Bayesian inference in UQLab: suggestions for improving the plot functions
and the corresponding UQLab User Manual
Dear @paulremo, dear all
after starting to work with UQLab, performing some Bayesian inference computations, examining the program code of UQLab, and pointing out some errors in the code, I would like to suggest some changes in the graphic output and in the UQLab User Manual for Bayesian inference from a users point of view:
1. Legend “mean” / “mean prediction” in plots
The current official version of uq_display_uq_inversion.m
shows “mean” as legend for the red line in the plots for the predictive distribution to indicate
that the red line marks the value for the model output at the approximation for
\mathbb{E}(X|\mathcal{Y}) that is derived by computing the empirical mean of the samples for the model parameter generated from appropriate MCMC samples, at least according to my current understanding of the program code.

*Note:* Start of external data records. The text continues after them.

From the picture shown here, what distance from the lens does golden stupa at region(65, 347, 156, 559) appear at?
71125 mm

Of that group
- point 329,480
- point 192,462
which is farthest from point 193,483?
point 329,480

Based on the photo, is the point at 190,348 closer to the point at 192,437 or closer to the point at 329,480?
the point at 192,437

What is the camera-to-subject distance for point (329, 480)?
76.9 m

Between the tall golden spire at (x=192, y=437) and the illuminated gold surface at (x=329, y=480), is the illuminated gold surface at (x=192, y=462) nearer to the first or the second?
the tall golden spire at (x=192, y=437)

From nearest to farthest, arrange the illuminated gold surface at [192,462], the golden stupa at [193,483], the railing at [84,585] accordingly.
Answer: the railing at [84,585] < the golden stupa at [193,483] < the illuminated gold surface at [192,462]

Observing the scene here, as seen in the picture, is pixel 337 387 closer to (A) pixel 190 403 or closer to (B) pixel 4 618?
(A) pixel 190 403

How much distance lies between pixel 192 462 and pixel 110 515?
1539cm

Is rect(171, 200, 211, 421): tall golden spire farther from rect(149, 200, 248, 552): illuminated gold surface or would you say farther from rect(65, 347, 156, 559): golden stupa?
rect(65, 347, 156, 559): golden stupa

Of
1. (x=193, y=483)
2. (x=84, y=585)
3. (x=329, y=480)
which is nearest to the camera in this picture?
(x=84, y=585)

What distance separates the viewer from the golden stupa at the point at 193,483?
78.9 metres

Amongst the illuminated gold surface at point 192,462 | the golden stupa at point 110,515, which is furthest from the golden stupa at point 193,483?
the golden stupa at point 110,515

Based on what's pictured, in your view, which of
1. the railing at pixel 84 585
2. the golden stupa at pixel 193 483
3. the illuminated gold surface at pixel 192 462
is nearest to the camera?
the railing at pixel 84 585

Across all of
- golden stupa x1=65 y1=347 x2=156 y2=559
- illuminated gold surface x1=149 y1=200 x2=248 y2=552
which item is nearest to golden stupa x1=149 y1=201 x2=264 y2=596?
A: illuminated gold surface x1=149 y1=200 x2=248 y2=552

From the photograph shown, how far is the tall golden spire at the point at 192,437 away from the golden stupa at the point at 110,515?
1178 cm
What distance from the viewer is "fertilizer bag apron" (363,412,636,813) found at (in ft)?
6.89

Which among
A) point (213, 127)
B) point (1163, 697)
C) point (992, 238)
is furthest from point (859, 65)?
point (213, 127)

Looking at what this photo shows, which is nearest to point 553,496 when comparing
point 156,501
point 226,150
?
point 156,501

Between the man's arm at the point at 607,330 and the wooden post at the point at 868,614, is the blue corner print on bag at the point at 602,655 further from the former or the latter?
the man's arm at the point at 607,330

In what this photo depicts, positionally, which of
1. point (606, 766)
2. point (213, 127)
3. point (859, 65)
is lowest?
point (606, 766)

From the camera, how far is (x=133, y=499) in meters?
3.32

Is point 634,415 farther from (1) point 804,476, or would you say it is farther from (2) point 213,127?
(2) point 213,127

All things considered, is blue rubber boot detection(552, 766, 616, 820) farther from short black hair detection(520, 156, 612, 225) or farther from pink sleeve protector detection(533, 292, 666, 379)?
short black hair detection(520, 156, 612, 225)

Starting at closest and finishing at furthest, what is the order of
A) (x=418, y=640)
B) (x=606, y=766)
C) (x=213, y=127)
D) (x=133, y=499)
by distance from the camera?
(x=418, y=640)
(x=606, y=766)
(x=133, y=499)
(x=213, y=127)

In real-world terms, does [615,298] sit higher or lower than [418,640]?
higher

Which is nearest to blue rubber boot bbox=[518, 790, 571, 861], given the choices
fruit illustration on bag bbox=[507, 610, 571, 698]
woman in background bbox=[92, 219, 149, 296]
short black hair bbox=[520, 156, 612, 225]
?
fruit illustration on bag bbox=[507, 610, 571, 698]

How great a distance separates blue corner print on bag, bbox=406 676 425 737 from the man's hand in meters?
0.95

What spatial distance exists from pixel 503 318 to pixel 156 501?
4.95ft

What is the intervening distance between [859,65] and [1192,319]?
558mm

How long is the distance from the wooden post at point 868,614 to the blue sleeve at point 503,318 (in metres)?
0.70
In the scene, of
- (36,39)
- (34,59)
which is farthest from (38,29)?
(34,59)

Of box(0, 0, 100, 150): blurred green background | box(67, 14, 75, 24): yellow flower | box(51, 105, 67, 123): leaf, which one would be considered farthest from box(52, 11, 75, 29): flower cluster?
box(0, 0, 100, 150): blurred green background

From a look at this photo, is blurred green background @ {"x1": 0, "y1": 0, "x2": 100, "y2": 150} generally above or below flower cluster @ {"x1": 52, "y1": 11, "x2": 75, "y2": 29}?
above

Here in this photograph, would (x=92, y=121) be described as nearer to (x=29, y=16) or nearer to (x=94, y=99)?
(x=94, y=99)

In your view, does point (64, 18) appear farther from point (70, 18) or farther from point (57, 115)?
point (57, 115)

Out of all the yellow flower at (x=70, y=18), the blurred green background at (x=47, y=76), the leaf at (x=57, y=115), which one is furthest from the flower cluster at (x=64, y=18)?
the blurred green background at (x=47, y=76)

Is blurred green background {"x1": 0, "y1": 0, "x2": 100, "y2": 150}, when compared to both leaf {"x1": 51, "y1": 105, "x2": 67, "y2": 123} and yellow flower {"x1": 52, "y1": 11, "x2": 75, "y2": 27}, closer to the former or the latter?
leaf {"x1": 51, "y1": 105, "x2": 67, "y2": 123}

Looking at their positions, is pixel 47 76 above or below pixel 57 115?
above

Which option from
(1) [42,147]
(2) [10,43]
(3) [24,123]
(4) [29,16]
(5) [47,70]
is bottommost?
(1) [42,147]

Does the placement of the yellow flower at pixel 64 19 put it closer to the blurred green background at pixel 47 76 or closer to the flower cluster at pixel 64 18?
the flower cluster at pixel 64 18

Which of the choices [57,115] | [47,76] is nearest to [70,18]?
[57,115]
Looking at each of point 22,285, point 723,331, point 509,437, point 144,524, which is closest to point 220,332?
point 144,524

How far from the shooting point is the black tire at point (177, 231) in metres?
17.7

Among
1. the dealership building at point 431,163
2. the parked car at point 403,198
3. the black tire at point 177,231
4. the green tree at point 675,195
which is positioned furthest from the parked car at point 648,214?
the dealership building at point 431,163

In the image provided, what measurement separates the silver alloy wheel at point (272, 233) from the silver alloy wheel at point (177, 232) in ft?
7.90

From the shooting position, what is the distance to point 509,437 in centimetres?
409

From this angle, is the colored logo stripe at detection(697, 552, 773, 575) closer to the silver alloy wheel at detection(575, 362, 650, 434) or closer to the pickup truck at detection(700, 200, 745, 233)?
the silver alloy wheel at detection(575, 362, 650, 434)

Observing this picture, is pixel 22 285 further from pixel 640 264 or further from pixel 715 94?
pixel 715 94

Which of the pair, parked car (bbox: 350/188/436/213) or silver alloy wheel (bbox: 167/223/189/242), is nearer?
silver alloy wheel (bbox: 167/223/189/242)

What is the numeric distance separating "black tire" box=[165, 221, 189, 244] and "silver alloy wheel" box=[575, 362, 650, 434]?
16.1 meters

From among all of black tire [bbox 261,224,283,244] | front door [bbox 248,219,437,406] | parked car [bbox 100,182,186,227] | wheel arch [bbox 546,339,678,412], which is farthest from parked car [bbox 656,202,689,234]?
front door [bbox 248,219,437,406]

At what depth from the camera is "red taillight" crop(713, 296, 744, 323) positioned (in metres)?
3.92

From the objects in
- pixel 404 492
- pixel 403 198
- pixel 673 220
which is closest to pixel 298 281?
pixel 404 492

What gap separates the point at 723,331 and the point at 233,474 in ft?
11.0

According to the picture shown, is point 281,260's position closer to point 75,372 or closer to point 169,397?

I must admit that I believed for some time that this “mean” is just the mean of the samples generating the shown predictive distribution.
In a preview version I got for uq_display_uq_inversion.m
(thanks, Paul-Remo), the legend text “mean” is replaced by “mean prediction”, which is an improvement. But, I thins that also this notion could create confusion, since in many papers “mean prediction” corresponds to the mean of the derived predictions but here it is supposed to be the prediction derived by the evaluation the model at the mean of the samples for the model parameter generated from appropriate MCMC samples,
When I discussed results of my computations with a cooperation partner, being a UQ-expert, he asked me, which of these two interpretation of “mean prediction” is valid in my plots. Hence, it is proved that the notion “mean prediction” can create confusion and should therefore be replaced by a different notation, like e.g. “model(mean)” or “model@mean” or “model at mea” or …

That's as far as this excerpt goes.